Typically, a probe-level analysis looks for associations between methylation levels at individual CpGs and a factor of interest e.g. disease status. We have previously shown that genes with more CpG probes on the Illumina array are more likely to have significantly differentially methylated CpGs, biasing downstream gene set analysis, which is often used to interpret long lists of significant CpGs. We developed the GOmeth method to account for this bias, for probe-level analyses. However, region-level analyses, which identify correlated methylation patterns between several spatially adjacent CpGs, can yield more functionally relevant results.
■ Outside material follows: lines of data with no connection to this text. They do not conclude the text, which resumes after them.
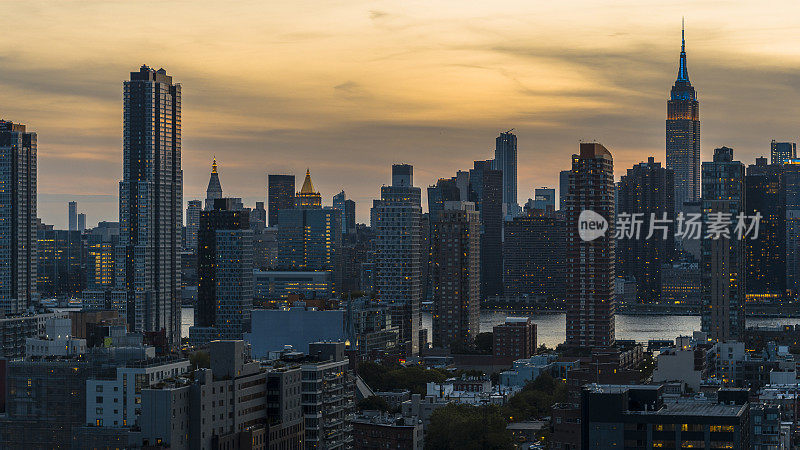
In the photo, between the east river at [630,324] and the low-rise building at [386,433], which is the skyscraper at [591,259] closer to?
the east river at [630,324]

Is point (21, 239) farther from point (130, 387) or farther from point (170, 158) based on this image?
point (130, 387)

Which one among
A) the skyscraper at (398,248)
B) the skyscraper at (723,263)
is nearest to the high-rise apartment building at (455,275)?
the skyscraper at (398,248)

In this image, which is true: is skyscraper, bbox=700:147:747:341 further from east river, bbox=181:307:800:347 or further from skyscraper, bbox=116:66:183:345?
skyscraper, bbox=116:66:183:345

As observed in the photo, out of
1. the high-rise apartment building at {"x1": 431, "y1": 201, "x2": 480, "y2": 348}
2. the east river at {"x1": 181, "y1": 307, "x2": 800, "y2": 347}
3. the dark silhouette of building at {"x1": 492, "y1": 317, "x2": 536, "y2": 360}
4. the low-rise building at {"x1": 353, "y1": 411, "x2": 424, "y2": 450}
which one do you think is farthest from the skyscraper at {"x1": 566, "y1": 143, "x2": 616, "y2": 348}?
the low-rise building at {"x1": 353, "y1": 411, "x2": 424, "y2": 450}

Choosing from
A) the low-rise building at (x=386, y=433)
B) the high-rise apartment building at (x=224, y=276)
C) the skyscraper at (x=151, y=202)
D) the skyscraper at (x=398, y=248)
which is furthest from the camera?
the skyscraper at (x=151, y=202)

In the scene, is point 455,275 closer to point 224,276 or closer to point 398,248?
point 398,248

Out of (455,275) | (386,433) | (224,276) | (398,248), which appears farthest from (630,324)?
(386,433)
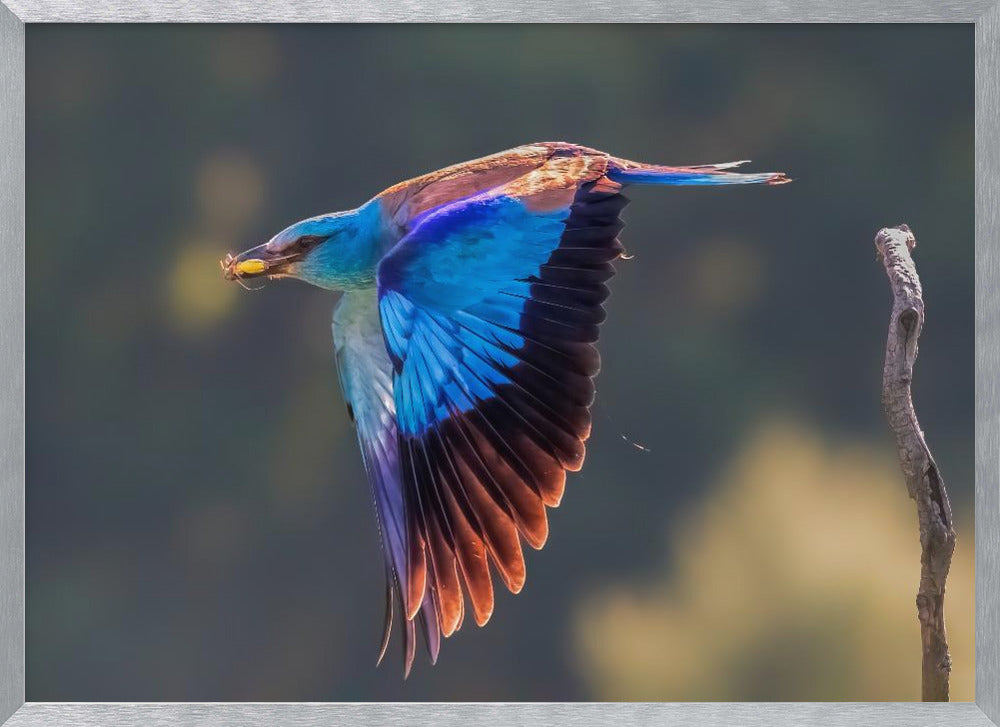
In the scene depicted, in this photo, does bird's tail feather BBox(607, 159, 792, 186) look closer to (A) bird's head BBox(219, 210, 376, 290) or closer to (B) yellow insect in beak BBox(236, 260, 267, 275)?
(A) bird's head BBox(219, 210, 376, 290)

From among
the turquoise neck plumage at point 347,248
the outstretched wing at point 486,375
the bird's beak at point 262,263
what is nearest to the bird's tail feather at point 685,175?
the outstretched wing at point 486,375

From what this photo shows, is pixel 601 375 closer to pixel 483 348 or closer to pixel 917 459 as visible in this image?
pixel 483 348

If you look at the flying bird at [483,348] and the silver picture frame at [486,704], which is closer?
the flying bird at [483,348]

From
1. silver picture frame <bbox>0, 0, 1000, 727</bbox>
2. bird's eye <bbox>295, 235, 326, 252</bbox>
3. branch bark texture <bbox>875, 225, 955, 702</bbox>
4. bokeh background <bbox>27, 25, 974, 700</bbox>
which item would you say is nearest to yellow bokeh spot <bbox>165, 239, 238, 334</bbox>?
bokeh background <bbox>27, 25, 974, 700</bbox>

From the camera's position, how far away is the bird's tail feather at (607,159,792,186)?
6.85ft

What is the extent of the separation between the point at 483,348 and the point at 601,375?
0.66 ft

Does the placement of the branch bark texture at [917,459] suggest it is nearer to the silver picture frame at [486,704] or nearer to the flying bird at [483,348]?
the silver picture frame at [486,704]

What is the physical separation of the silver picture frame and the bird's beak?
0.99 ft

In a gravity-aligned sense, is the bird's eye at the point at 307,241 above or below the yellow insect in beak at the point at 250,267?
above

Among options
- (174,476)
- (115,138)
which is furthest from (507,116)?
(174,476)

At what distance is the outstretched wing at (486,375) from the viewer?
196 centimetres

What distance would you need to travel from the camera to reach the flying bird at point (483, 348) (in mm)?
1957

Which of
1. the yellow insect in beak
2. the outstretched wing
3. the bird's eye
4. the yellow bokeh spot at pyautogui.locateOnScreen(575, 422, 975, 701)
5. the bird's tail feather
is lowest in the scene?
the yellow bokeh spot at pyautogui.locateOnScreen(575, 422, 975, 701)

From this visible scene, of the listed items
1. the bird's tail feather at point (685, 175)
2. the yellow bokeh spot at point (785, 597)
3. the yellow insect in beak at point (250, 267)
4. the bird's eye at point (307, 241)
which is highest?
Answer: the bird's tail feather at point (685, 175)
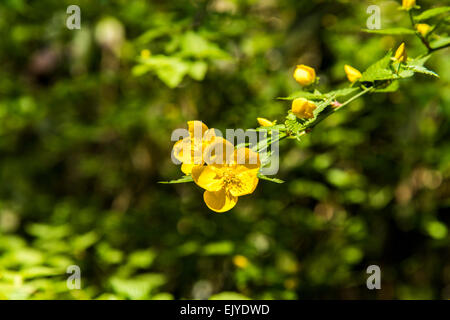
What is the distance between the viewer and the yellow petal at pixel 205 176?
81 cm

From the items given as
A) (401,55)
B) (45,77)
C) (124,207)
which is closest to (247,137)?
(401,55)

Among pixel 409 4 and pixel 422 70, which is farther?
pixel 409 4

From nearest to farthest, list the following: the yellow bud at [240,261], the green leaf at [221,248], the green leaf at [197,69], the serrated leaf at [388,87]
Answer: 1. the serrated leaf at [388,87]
2. the green leaf at [197,69]
3. the green leaf at [221,248]
4. the yellow bud at [240,261]

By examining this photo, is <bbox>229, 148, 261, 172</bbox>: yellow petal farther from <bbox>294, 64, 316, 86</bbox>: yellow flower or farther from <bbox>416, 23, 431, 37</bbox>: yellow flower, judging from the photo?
<bbox>416, 23, 431, 37</bbox>: yellow flower

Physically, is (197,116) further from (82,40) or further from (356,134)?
(82,40)

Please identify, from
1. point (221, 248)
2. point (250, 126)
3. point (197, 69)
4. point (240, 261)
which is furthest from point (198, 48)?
point (240, 261)

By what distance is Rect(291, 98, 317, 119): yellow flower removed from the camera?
2.65 feet

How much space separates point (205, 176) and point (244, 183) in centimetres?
8

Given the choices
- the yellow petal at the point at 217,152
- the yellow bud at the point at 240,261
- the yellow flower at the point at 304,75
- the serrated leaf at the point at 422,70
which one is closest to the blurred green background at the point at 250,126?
the yellow bud at the point at 240,261

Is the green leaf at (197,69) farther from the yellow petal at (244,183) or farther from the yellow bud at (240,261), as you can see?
the yellow bud at (240,261)

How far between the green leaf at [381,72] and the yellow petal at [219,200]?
392mm

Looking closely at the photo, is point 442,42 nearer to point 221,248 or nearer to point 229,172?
point 229,172

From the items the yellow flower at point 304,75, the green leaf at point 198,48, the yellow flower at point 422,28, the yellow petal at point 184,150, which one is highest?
the green leaf at point 198,48

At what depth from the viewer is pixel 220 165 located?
0.82 meters
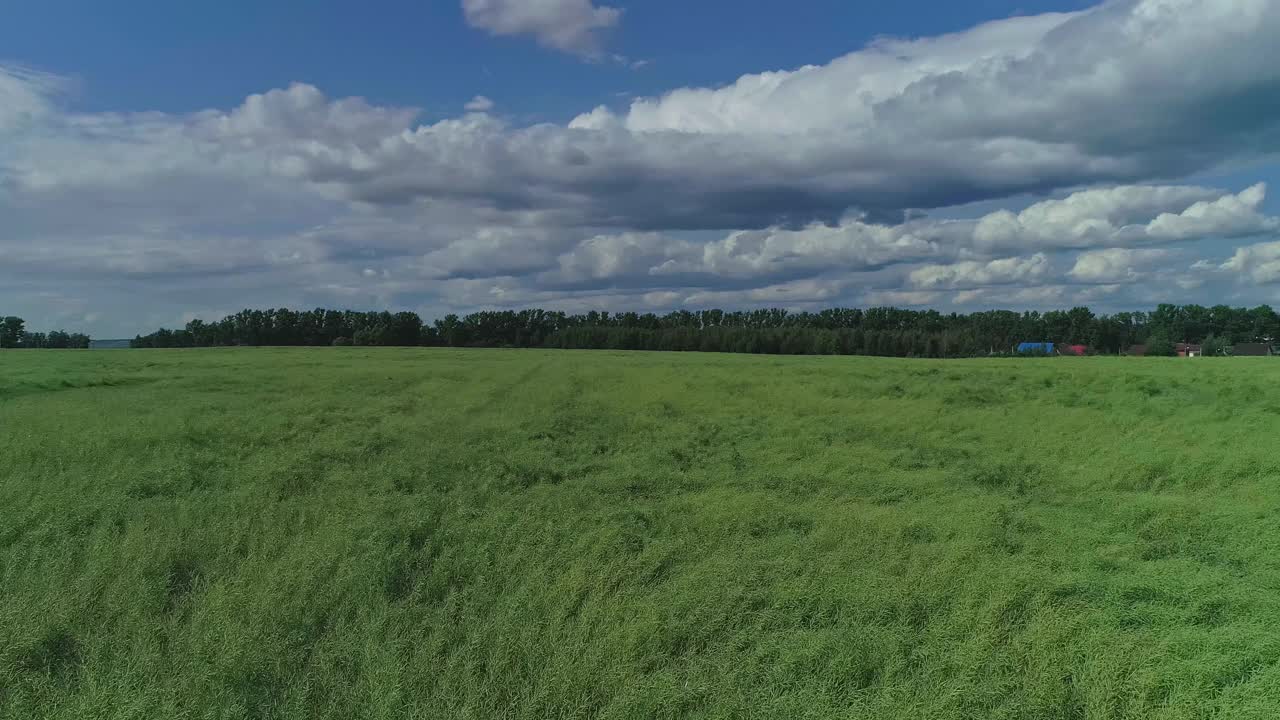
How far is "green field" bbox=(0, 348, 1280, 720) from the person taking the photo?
15.2ft

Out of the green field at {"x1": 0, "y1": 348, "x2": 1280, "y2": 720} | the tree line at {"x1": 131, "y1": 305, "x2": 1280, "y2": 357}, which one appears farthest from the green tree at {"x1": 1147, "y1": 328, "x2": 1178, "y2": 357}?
the green field at {"x1": 0, "y1": 348, "x2": 1280, "y2": 720}

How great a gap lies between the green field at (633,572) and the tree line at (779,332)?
64.2 m

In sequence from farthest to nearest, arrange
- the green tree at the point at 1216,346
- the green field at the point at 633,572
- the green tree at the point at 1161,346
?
the green tree at the point at 1161,346
the green tree at the point at 1216,346
the green field at the point at 633,572

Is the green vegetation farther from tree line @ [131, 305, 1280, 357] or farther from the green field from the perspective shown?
the green field

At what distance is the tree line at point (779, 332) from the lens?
77938 mm

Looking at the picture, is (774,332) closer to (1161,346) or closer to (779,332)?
(779,332)

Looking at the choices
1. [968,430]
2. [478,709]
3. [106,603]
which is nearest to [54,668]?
[106,603]

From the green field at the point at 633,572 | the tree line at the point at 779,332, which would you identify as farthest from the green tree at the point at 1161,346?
the green field at the point at 633,572

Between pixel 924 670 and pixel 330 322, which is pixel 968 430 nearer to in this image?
pixel 924 670

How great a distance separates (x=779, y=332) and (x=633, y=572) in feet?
259

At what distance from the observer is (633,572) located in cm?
616

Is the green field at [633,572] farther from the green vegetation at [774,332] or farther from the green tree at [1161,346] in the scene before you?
the green tree at [1161,346]

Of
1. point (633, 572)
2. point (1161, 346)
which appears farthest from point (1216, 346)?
point (633, 572)

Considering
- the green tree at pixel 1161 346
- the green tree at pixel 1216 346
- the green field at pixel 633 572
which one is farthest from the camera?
the green tree at pixel 1161 346
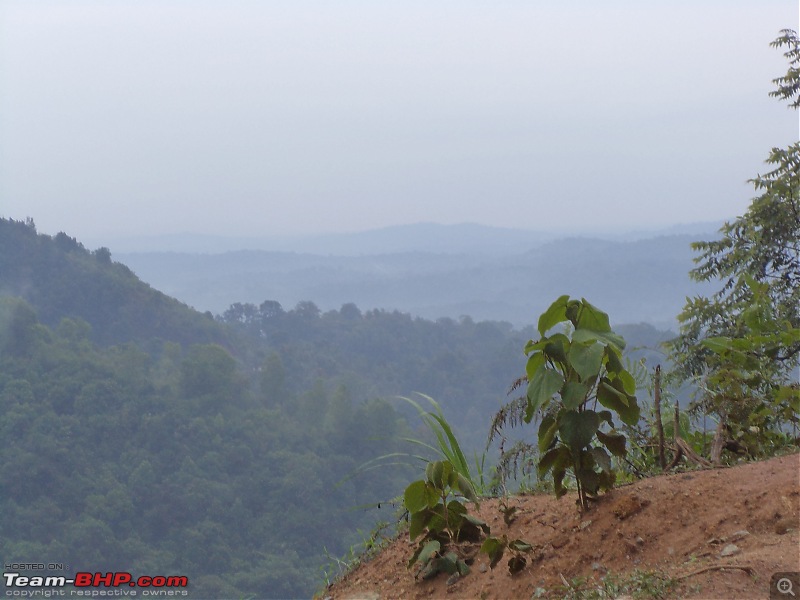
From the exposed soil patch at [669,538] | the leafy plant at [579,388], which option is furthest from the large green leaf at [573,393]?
the exposed soil patch at [669,538]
Here we demonstrate that the same bias affects gene set testing of region-level analyses and have extended GOmeth accordingly. We show that GOregion identifies more biologically meaningful gene sets than a naive hypergeometric test. We also demonstrate that a GOregion analysis can distil more focused gene sets than a probe-level gene set analysis of the same data, which is highly dependent on the significance cut offs used. GOregion is compatible with the results of any software for finding differentially methylated regions, which can be expressed as a ranged data object. It is also highly efficient and can test a variety of gene sets such as GO categories, KEGG pathways or any list of custom gene sets. GOregion is available as a function in the missMethyl Bioconductor R package.
Dr Jovana Maksimovic, Postdoctoral Researcher, Bioinformatics Group, MCRI
Dr Jovana Maksimovic
Postdoctoral Researcher, Bioinformatics Group, MCRI
Murdoch Children's Research Institute
After completing a Bachelor of Science (Honours)/Bachelor of Bioinformatics at La Trobe University, Jovana was a graduate with the Department of Primary Industries (DPI) for 2 years. During this time, she was involved in many diverse research projects and developed an interest in the biology of lactation. She started her PhD at Monash in 2007 on a DPI project investigating the expression and regulation of a gene family involved in the production of a subset of milk oligosaccharides that are of particular interest in infant nutrition. Jovana currently works as a postdoctoral researcher in the bioinformatics group at MCRI, working with A/Prof Alicia Oshlack, where she is focused on the analysis of gene expression and epigenetic data and the development of new computational and statistical methods. Jovana has published multiple analysis methods for methylation array data and jointly maintains an R Bioconductor package for methylation array analysis: missMethyl. She was one of the organisers of the inaugural Australian Bioinformatics Conference (ABiC) in 2014 which paved the way for the annual Australian Bioinformatics and Computational Biology Society (ABACBS) conference. Jovana is also the current postdoctoral representative on the ABACBS executive committee.